SOURCE PASSAGE.

====

Is your pet currently on a
parasite prevention regimen?
Fleas, ticks, heartworms and other parasites can have harsh consequences on your pet’s health and quality of life, which is why at Wishing Well Veterinary Hospital, we recommend having your dog or cat undergo lab testing each year and establish a monthly preventative plan. These measures are vital to protecting your pet from parasites and the illness and disease they can cause.
What Intestinal Parasites Often Affect Pets?
Intestinal parasites are transmitted to pets through their eggs which can be unknowingly tracked indoors or found outdoors in the dirt. Parasites such as roundworms, hookworms, tapeworms, whipworms, and giardia are known to infect pets in our area, despite not always provoking noticeable symptoms. We recommend testing for intestinal parasites at least twice a year to ensure your pet has optimal protection or receives prompt treatment upon infection.

====

PROVIDED DATA.
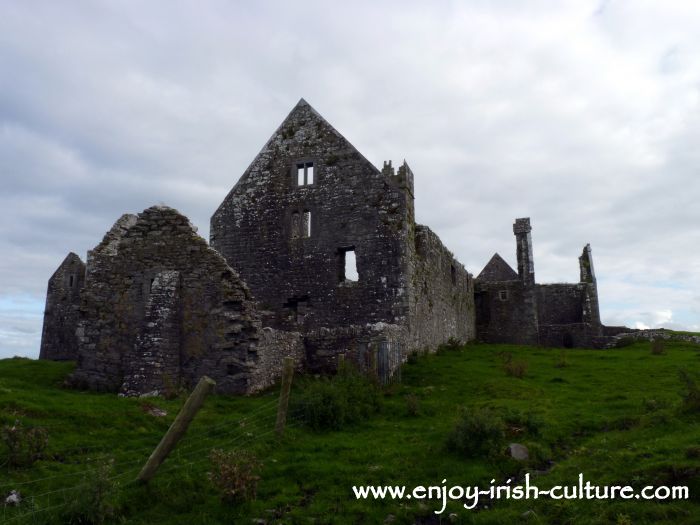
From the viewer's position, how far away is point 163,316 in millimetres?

====

WORK TO BE COMPLETED.
Continue the pet parasite prevention text from the end of its last paragraph, keeping to its subject and style.

OUTPUT BELOW.
How Do Fleas and Ticks Affect Pets?
Fleas and ticks are the most common external parasites affecting dogs and cats and are frequently found in outdoor environments such as in yards, patios, dog parks or on walks. Indoor pets are also at risk, due to potential spread from other infected animals or external parasites entering the home on the clothes or shoes of humans. In addition to spreading certain diseases including Ehrlichiosis, Rocky Mountain Spotted Fever and Lyme disease, fleas and ticks can also cause more visible symptoms like itching, hair loss, allergies, anemia and skin infection. Preventing these uncomfortable side effects and diseases should be a year round concern. All pets should receive monthly flea and tick prevention chewable or topical medication. Your veterinarian can discuss the best option for your pet at your next visit.
What are Heartworms?
Heartworms are a type of parasitic roundworm that can affect your pet’s heart and become deadly if not provided with the appropriate heartworm treatment. Heartworm disease presents through various symptoms in both dogs and cats including:
- Vomiting (cats)
- Fatigue after moderate activity (dogs)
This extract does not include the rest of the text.